INSTRUCTIONS FOR THE TASK -> Continue the blog post about the KMAC summer fellow's exhibition from the permanent collection, picking up after its last sentence.

READING TEXT ->

----

Category Archives: studio glass

Hite/KMAC Summer Fellow Explores the Permanent Collection

By Hunter Kissel, Hite/KMAC Curatorial Fellow for Summer 2015

Hunter has completed his first year in graduate school pursing a dual Master in Public Administration/Master of Arts in Critical and Curatorial Studies at the Hite Art Institute, University of Louisville; he is a native Louisvillian.

I received my undergraduate degree from Transylvania University in Studio Art last May and now am pursuing a Master degree in Critical and Curatorial Studies at the Hite Art Institute, University of Louisville. The shift from amateur art-maker to aspiring exhibition producer has provided its share of challenges, namely in the language and art historical methods I now use. My personal appetite for participation in the broader arts community, however, has remained the same. The school year ended in the early weeks of May, and I began researching summer opportunities. I was soon offered a fellowship at KMAC.

Denzil Goodpaster. Selected works.
Denzil Goodpaster. Selected works.

As part of the Fellowship, I was given the chance to use KMAC’s permanent collection to display a selection of works in their Brown Forman Gallery. Director Aldy Milliken and Associate Curator Joey Yates often use the summer months to present works from the collection in a gallery setting, and this was sure to be a great chance to practice some of the curatorial methods I had been learning in school. KMAC begins planning their exhibitions as far as two years out in some cases, so completing the show in little over one month seemed like a tall order.

KMAC’s permanent collection contains works by acclaimed regional and national folk artists. Artists from Eastern Kentucky and Appalachia are heavily represented in the collection, and as a result themes of economic agriculture, religion, American identity, and wildlife are all very present. After browsing the catalogue of KMAC’s permanent collection and inspecting some of these artworks in person, I was able to narrow down my selection for the exhibition to about twenty pieces. I selected many of these Appalachian artists as well as some contemporary local artists working in glass, photography, or patchwork.

----

MATERIAL PROVIDED ->

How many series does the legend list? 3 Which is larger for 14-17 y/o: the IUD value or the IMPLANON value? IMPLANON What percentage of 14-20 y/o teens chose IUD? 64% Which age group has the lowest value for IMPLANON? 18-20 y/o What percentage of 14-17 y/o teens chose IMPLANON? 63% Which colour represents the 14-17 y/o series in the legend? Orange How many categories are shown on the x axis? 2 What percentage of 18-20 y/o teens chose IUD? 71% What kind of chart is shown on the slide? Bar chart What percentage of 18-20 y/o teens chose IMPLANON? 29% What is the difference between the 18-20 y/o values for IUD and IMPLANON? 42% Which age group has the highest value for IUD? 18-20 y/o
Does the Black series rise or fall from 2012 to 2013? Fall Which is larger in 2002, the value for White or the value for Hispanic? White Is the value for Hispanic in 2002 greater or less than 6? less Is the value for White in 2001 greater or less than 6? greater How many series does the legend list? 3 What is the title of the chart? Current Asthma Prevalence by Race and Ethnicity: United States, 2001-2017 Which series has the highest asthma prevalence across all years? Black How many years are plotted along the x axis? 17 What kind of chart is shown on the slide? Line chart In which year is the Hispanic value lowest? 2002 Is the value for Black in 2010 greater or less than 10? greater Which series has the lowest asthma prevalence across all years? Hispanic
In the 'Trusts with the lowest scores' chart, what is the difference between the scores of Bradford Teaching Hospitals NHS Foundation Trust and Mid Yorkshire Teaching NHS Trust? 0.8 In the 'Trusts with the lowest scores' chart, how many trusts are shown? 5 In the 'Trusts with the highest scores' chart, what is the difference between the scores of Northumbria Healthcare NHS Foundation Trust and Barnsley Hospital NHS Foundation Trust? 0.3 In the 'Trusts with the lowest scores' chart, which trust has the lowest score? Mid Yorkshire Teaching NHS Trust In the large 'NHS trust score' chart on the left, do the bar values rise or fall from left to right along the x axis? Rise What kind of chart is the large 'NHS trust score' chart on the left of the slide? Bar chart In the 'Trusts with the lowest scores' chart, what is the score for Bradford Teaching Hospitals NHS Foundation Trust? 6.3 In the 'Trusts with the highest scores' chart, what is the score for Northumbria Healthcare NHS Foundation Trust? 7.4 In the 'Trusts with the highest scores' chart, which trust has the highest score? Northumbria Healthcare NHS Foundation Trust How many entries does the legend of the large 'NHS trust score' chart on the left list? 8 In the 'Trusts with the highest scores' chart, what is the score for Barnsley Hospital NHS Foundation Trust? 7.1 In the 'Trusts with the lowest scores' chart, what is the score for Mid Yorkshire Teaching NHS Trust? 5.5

----

WRITTEN ANSWER ->
The selection process was not an easy one. While many of these artworks deserve to be shown, a number of constraints surfaced and I was unable to include objects I really admire. My conversations with Joey Yates were emphasized with the notion that “less is more.” The idea of a cluttered gallery made us uneasy, and subsequently space had to be compromised in order to include a diversity of artists as well as multiple works by the same artist when their breadth required it. Each object needed “room to breathe” (as the popular saying goes), and my selections were heavily influenced by the gallery space itself.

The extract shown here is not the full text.